Pedido de tarefa 1: No texto sobre a Acadêmicos do Dendê, troque "mecenas" por "patrocinador" e escreva de novo o trecho que começa em "Como quase todas" e termina em "o caminho inverso.".
Pedido de tarefa 2: Passe para o inglês esta frase do texto sobre a Acadêmicos do Dendê: "O Dendê foi uma daquelas escolas de samba que surgem como meteoro."

Trecho do texto:

========================================================================

Bom, a coluna “Orun Ayé”, de autoria do compositor Aloisio Villar, hoje fala da terceira escola de samba do bairro Ilha do Governador: a Acadêmicos do Dendê. Escola onde sempre em parceria com Villar obtive quatro vitórias – e brinco com ele dizendo que terei direito a um minuto de silêncio na quadra o dia em que eu morrer (risos).
O curioso é que já disputei sambas em escolas como a Vizinha Faladeira (qualquer dia conto esta história, é engraçadíssima) e na São Clemente, mas hoje restrinjo-me ao Acadêmicos do Dendê, escola pela qual tenho simpatia toda especial.
Passemos ao texto. A foto acima, do site da escola, é o cartaz original do enredo 2012 – “Loucos pela Ilha”.
Academia do Dendê
Já falei aqui da União da Ilha e minha saga nela, do Boi da Ilha e minha história na agremiação. Contudo, faltou uma escola que assim como as duas citadas é muito importante pra minha história. Eu costumo dizer que a União da Ilha é a minha escola como torcedor. Por causa dela que comecei a gostar de samba e carnaval. O Boi da Ilha a minha escola como compositor, lá eu aprendi o pouco que sei e lá me impulsionei pra outras conquistas.
E o que dizer do Acadêmicos do Dendê? Até a madrugada de sexta para sábado eu não tinha definição e agora eu tenho: o Dendê é a minha escola como sambista.
O Dendê foi uma daquelas escolas de samba que surgem como meteoro. Antes bloco, se tornou escola de samba em 1992 e em 1997 já desfilava no grupo de acesso A, um grupo apenas antes do Grupo Especial. Até chegar a esse ponto o Dendê nunca desfilara duas vezes no mesmo grupo – simplesmente o Dendê foi campeão dos grupos E,D,C (na única vez que enfrentou a coirmã Boi da Ilha) e vice campeã do B em 1996, conseguindo o seu lugar no sábado da Sapucaí.
Seu primeiro intérprete foi o Quinho, hoje cantor do Salgueiro e já tema de uma coluna minha. Chegou ao último degrau antes do especial tendo o inesquecível Carlinhos de Pilares como seu cantor. Era a hora da consagração da escola, chegar a um surpreendente grupo especial.
Mas não foi bem assim.
Como quase todas as escolas de samba que tiveram subida meteórica, o Dendê tinha um mecenas. Como em boa parte dessas escolas, o seu vinha do tráfico. O mantenedor do Dendê era o “dono do morro” Miltinho do Dendê, que na ocasião virou o traficante mais procurado da cidade e acabou preso. Isso foi um grande baque à escola, que continuou sem repetir desfiles no mesmo grupo, mas fez o caminho inverso.
Ficou em antepenúltimo no grupo A em 1997 (caindo pro Acesso B), rebaixada do B em 1998, não desfilou em 1999 sendo rebaixada do C e em 2000 rebaixada do D chegou ao grupo E. O último grupo, o Dendê que teve uma subida fantástica estava prestes a enrolar bandeira, ou seja, deixar de existir.

========================================================================

Linhas fornecidas:
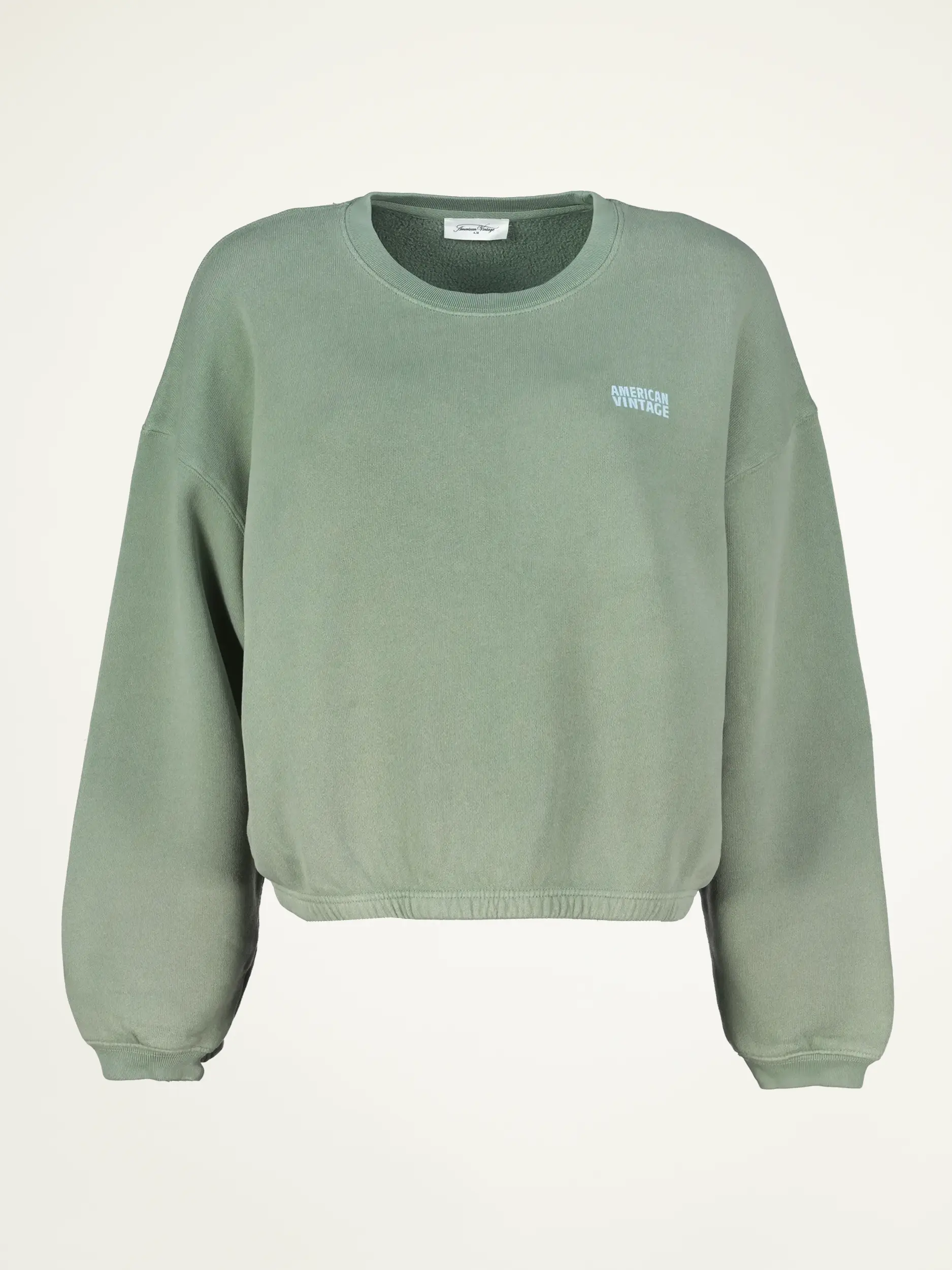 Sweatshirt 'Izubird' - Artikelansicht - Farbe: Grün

========================================================================

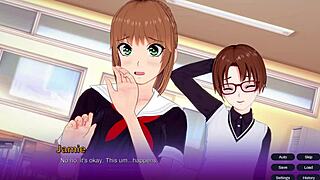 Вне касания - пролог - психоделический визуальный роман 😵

========================================================================

Resposta escrita 1:
Como quase todas as escolas de samba que tiveram subida meteórica, o Dendê tinha um patrocinador. Como em boa parte dessas escolas, o seu vinha do tráfico. O mantenedor do Dendê era o “dono do morro” Miltinho do Dendê, que na ocasião virou o traficante mais procurado da cidade e acabou preso. Isso foi um grande baque à escola, que continuou sem repetir desfiles no mesmo grupo, mas fez o caminho inverso.

Resposta escrita 2: Dendê was one of those samba schools that rise like a meteor.